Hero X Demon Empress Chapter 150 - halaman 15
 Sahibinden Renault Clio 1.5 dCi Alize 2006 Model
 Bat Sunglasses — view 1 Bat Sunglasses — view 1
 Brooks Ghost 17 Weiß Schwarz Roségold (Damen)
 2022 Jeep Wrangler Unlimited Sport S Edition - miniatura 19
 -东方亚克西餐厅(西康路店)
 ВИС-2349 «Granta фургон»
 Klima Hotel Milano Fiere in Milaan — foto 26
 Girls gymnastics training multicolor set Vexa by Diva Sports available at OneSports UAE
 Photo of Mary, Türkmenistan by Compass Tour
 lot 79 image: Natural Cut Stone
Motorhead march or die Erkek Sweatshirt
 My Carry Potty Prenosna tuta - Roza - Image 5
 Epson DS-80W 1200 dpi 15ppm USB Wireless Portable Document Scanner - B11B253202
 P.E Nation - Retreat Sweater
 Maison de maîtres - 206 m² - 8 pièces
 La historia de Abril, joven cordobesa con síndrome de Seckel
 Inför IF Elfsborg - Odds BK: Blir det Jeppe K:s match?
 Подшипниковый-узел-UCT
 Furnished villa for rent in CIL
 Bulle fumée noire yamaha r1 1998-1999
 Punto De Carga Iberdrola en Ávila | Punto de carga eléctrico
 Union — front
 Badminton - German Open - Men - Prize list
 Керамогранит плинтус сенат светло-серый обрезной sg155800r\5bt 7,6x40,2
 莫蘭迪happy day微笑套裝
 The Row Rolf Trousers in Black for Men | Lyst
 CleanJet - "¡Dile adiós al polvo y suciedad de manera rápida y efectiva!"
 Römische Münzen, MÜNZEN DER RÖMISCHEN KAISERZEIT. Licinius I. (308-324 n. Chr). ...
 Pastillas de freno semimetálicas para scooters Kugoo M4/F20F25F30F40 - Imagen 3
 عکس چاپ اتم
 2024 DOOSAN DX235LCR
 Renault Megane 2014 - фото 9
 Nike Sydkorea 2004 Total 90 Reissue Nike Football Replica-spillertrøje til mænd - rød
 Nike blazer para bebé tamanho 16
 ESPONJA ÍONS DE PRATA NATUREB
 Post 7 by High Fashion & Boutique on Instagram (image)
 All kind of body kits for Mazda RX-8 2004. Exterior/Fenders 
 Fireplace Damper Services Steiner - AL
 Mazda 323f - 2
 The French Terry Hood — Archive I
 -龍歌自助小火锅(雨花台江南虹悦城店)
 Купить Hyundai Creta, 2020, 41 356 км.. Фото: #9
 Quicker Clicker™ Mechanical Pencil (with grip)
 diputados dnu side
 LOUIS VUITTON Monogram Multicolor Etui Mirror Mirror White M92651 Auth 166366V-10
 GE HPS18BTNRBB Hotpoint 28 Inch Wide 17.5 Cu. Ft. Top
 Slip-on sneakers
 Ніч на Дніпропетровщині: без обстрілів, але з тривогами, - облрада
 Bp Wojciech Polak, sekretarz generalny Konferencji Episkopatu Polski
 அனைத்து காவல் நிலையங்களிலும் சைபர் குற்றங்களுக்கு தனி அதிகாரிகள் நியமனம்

# What you are asked to do
Set down exactly, and only, the lines from the one containing "Bp Wojciech Polak, sekretarz" to the final line of the data.

# Response area
 Bp Wojciech Polak, sekretarz generalny Konferencji Episkopatu Polski
 அனைத்து காவல் நிலையங்களிலும் சைபர் குற்றங்களுக்கு தனி அதிகாரிகள் நியமனம்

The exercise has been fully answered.